Americans are often well aware of the far reaching powers of the Federal government, the president, his justice department and the Supreme Court and its subsidiary courts. Many, however, remain unaware of just how powerful their state government really is.
States administer welfare programs such as unemployment, they determine the licensing for professions, the vast bulk of court proceedings happen in state courts, state legislatures pass tens of thousands of bills each year, compared to a few hundred by Congress, and state executive agencies are the common point of citizen contact with government.
We have put together a short list of policy actions which state lawmakers should be taking to curtail whatever amounts of immigration possible, since the Federal government clearly refuses to act in the best interest of the American people no matter who inhabits the Oval Office.
Many may be surprised to hear this, considering how free and easy travel between American states has been, but governors have the power to protect their states through the closure of borders! This power has been upheld twice, first in Jacobsen v. Massachusetts, and for a second time in Zemel v. Rusk.
No states enacted hard border closures during the COVID-19 pandemic, but this power was always available to them. Tribal governments, however, did take advantage of this recognized power and several of them completely closed their borders to non-residents for the duration of the crisis.

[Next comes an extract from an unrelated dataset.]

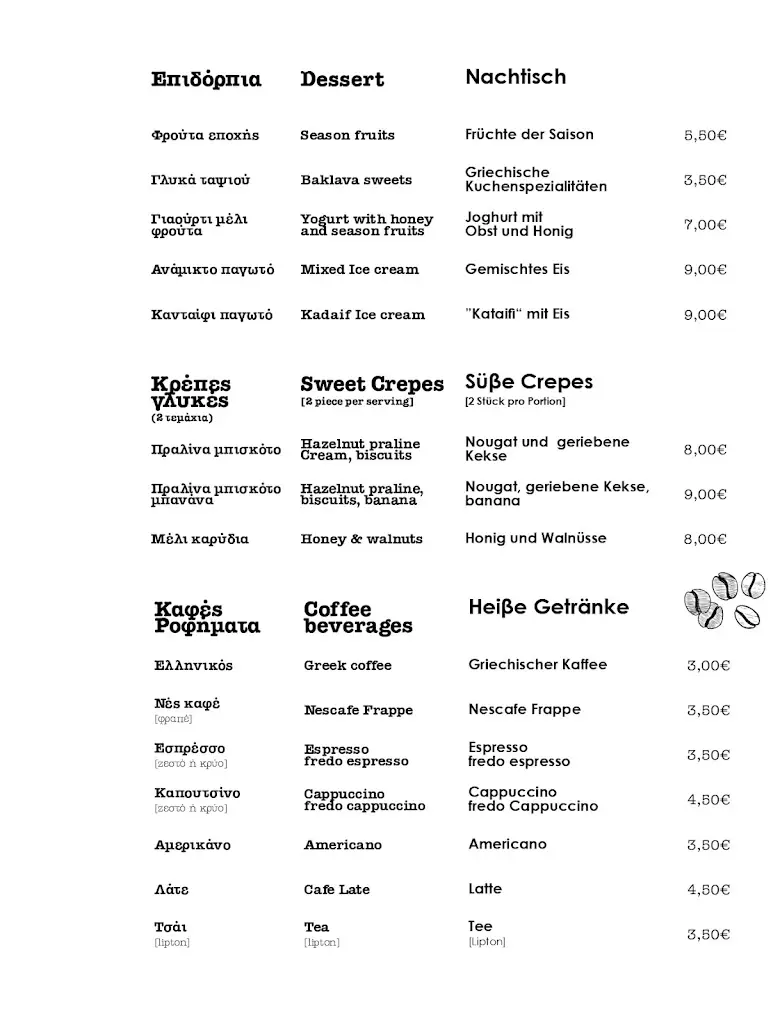 Menü_SICILIANA_Ierápetra_Bild_1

Governors serious about protecting their states should invoke the spectre of COVID, Denge, Hemorrhagic fever and the plethora of serious and deadly diseases present in Central and South America, as recognized by the CDC. Borders could be closed using any excuse available, ranging from health concerns, to concerns about environmental harm, declarations of emergency, disaster or whatever it takes. Let the courts spend time litigating these actions while governors busy themselves protecting their residents.

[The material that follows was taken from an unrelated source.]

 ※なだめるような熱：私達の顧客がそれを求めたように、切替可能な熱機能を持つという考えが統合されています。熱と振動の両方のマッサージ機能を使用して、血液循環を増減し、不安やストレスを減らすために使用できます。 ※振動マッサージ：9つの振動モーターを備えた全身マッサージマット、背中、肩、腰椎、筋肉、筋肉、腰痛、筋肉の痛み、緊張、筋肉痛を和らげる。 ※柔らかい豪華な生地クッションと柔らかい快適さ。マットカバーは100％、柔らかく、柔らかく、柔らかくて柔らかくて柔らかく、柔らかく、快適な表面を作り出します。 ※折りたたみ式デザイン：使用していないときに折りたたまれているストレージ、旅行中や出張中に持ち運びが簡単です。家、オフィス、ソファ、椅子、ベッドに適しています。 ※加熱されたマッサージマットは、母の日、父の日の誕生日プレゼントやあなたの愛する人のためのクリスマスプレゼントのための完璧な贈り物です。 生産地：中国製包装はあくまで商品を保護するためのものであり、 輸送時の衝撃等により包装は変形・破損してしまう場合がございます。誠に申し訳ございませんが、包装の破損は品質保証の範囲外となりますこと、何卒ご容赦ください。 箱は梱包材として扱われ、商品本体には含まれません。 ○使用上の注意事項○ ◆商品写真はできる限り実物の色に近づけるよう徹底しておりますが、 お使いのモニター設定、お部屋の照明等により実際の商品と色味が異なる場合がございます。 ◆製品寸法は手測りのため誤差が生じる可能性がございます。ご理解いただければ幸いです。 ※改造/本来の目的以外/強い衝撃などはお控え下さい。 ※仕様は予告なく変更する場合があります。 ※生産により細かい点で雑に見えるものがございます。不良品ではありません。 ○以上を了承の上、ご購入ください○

Another step would be for be for states to require that the E-verify system be mandatory for every employer, public or private, within their borders. Currently just nine-states, the entire deep south plus Arizona and Utah, require that E-verify checks be carried out by all employers both public and private, thus preventing illegal workers from accessing most levels of employment.
The next necessary policy change takes aim at the Reagan Amnesty, the 1986 IRCA. This act contains a provision which makes it near impossible for prosecutors and Federal officials to take businesses to court whom employ illegal immigrants. This section (Section B) should and must be replaced, but the Federal government is clearly unwilling to do so. That does not, however, mean that state governments cannot act.
A 2011 Supreme Court Ruling permitted an Arizona law which punishes businessowners for hiring illegal aliens by revoking their business licenses. As far as We are able to tell Arizona is the only state with such a provision, but there is nothing stopping other state legislatures from adopting such rules.
And finally, to deal with the high levels of legal immigration the nationalist state lawmaker will want to follow the example of Louisiana and ban foreigners from buying, renting and leasing properties. In HB 537, which was signed into law less than a week ago, the state of Louisiana banned ‘foreign adversaries’ from buying, renting or leasing land within 50 miles of a military installation within the state.
Florida has also passed similar legislation which bans the buying or leasing of property buy ‘foreign adversaries’ within 10 miles of its critical infrastructure.
There is no reason that these bans could not be extended to cover all/nearly all of a state’s land area. There is also no apparent impediment to expanding the list of banned foreign citizens from buying land, states could ban subcontinental Indians, Haitians, Mexicans and many more foreign legal immigrants from buying or renting land.
This would, in effect, ban legal immigrants from being able to take up residence in a state and could serve as a powerful mechanism to protect the demographic make-up of a community and region.
Our state lawmakers can and should be doing much more to protect us.